So far, savings banks don’t have a particular business model except profits from deposit. However, now they can supply capital and invest aggressively by selling funds, and card companies also can develop other source of profits in addition to card fees and installment financing.
To secure competitiveness in fund sales, savings banks are aggressively conducting education for fund managers.
Though the card companies are reluctant to disclose their specific strategies, they have adapted to the Capital Market Consolidation Act by preparing products such as a CMA-linked card.
  • Savings banks have high expectations for fund sales.
  • As early as H1 of this year, savings banks can sell funds at a teller’s counter like normal banks.
    Savings banks, whose profits are dominantly based on interest margins, have high expectations that fund sales represent a new opportunity.
    According to a savings bank official, "From now on, when fund sales and trust works are permitted, a stable growth is possible with diversified sources of profit focusing on large saving banks. However, it is important to differentiate ourselves from other commercial banks."
    Determining that to securing competent human resources is the first-priority sell funds efficiently; savings banks are making preparations accordingly.
    Sixty-six savings banks that are prepared to participate in fund sales have 1053 licensed fund managers; and they are working to expand that number of personnel.
    Korea Investment Mutual Saving Bank and Totamo Savings Bank have the most fund managers (115) followed by Jeil Mutual Savings Bank, which has 72 managers.
    Most savings banks educate their employees passionately. A prime example is Hyundai Swiss Savings Bank, which has encouraged employees to obtain Certified Financial Planner (CFP) certification and has educated 140 preliminary PBs.
    To prepare for the Capital Market Consolidation Act, the Korea Federation of Savings Banks has operated a Task Force (TF) for fund sales since last March, and reinforced its professional human resources for its fund managing department.
    In addition, the Federation had previously established a fund sales system including a program lease contract with Koscom.
  • Card companies, concentrate their efforts on the development of linked products.
  • Card companies don’t welcome the introduction of the Capital Market Consolidation Act because risk management has become more important due to the economic crisis. However, they have plans to reinforce additional services and develop linked products to adapt to coming changes.
    They determined that it is hard to expand business or launch new projects because the domestic card market is already saturated.

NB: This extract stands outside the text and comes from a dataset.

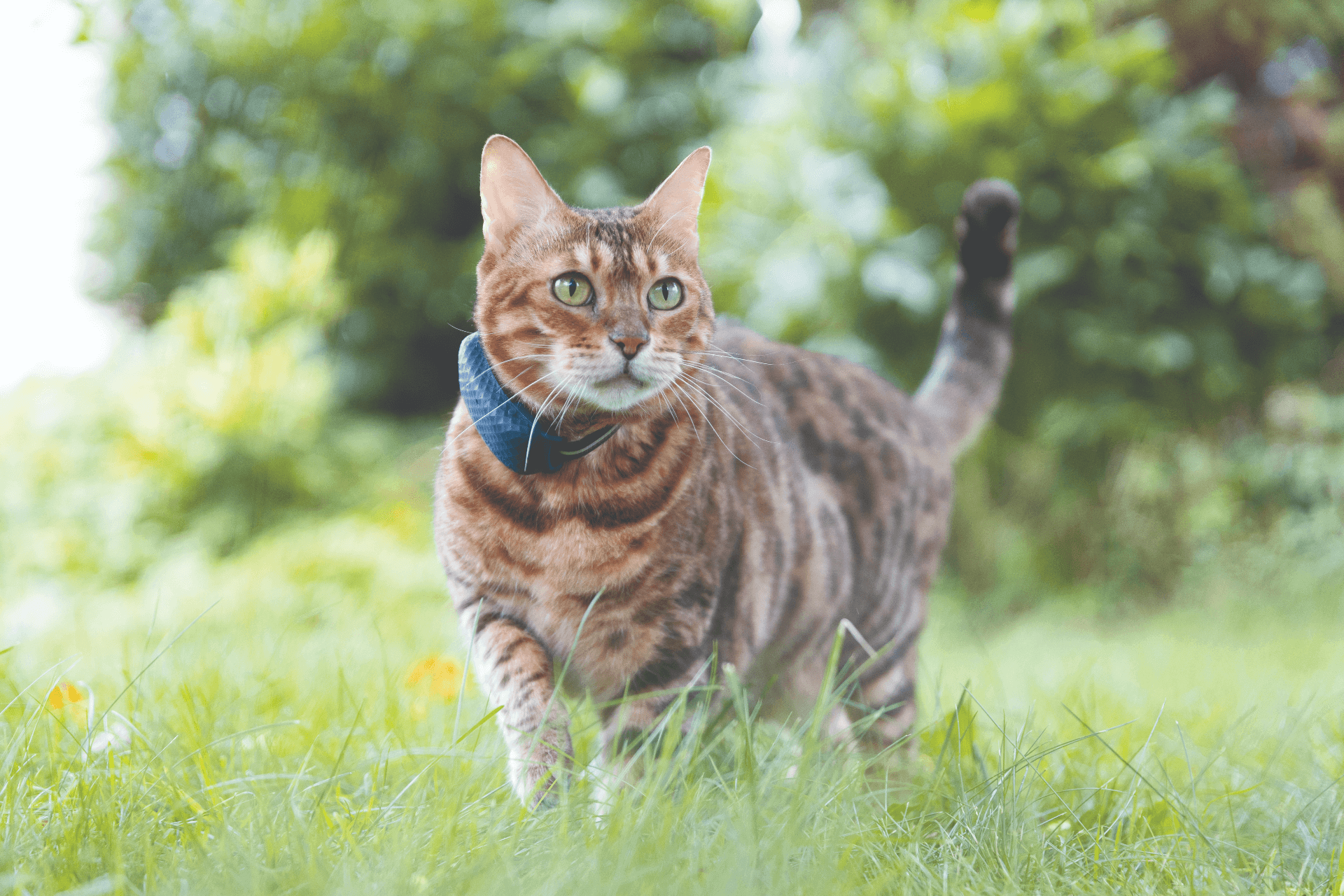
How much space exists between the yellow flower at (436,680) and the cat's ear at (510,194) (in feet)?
3.12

    First, Shinhan Card is providing benefits to prevent the loss of clients such as ‘Tops Club’, where clients can automatically become a VIP of the bank, card, securities, and life companies by becoming a VIP of any one of them (Shinhan Financial Group).

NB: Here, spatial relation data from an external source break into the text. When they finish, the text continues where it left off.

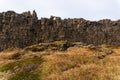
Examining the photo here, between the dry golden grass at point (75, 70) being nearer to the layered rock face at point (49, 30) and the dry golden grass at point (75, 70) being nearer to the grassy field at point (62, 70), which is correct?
the grassy field at point (62, 70)

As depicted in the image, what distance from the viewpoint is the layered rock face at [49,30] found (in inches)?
3792

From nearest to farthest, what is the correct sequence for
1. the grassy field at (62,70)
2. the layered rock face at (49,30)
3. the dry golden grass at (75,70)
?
the dry golden grass at (75,70), the grassy field at (62,70), the layered rock face at (49,30)

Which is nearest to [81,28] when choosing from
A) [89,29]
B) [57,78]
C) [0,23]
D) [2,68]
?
[89,29]

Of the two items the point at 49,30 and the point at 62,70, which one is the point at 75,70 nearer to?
the point at 62,70

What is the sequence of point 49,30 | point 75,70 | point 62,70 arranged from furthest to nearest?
1. point 49,30
2. point 62,70
3. point 75,70

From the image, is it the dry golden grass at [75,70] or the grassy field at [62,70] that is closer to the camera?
the dry golden grass at [75,70]

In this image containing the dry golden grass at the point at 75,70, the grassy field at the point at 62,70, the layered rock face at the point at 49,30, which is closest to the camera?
the dry golden grass at the point at 75,70

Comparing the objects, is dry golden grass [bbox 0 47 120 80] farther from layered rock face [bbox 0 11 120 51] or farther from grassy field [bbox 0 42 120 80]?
layered rock face [bbox 0 11 120 51]

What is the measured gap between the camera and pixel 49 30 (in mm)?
101062

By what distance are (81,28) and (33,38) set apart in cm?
1696

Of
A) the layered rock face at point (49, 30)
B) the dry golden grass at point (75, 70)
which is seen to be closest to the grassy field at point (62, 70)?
the dry golden grass at point (75, 70)

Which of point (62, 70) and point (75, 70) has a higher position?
point (75, 70)

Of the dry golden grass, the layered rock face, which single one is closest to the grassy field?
the dry golden grass

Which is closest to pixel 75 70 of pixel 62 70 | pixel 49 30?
pixel 62 70
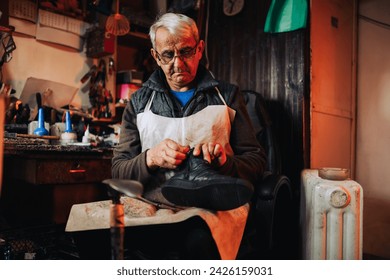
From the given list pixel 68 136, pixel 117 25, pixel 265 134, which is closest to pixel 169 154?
pixel 265 134

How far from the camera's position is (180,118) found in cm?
128

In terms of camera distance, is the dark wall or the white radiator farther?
the dark wall

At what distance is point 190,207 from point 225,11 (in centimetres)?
170

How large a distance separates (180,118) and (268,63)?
1.04 metres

    Lotte Card issued ‘Tong Yang CMA Lotte Check Card', and developed products that provide additional services of Lotte Check Card when using Tong Yang CMA of Tong Yang Securities as a settlement account. Moreover, KEB Credit signed an MOU with Daishin Securities last year and is going to issue a CMA card.

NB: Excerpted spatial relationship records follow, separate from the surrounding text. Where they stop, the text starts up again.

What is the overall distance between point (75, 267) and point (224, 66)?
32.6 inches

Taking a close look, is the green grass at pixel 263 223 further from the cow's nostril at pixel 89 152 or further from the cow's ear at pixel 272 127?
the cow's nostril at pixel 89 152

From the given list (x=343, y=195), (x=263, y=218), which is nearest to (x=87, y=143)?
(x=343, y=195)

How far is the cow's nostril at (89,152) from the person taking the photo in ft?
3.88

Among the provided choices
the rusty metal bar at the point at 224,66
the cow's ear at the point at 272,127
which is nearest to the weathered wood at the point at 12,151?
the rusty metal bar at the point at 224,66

    Card companies’ strategies include watching the current market situation, and concentrating on auto financing and real estate brokerage services when the Capital Market Consolidation Act is passed.
    Many card companies plan to secure clients in auto financing with 36-month installments and interest rates as low as 7%.
    Also, they will cooperate with real estate businesses that were previously excluded from the business of card companies due to the difficulty of card payment, so future brokerage fees are expected to be paid by card.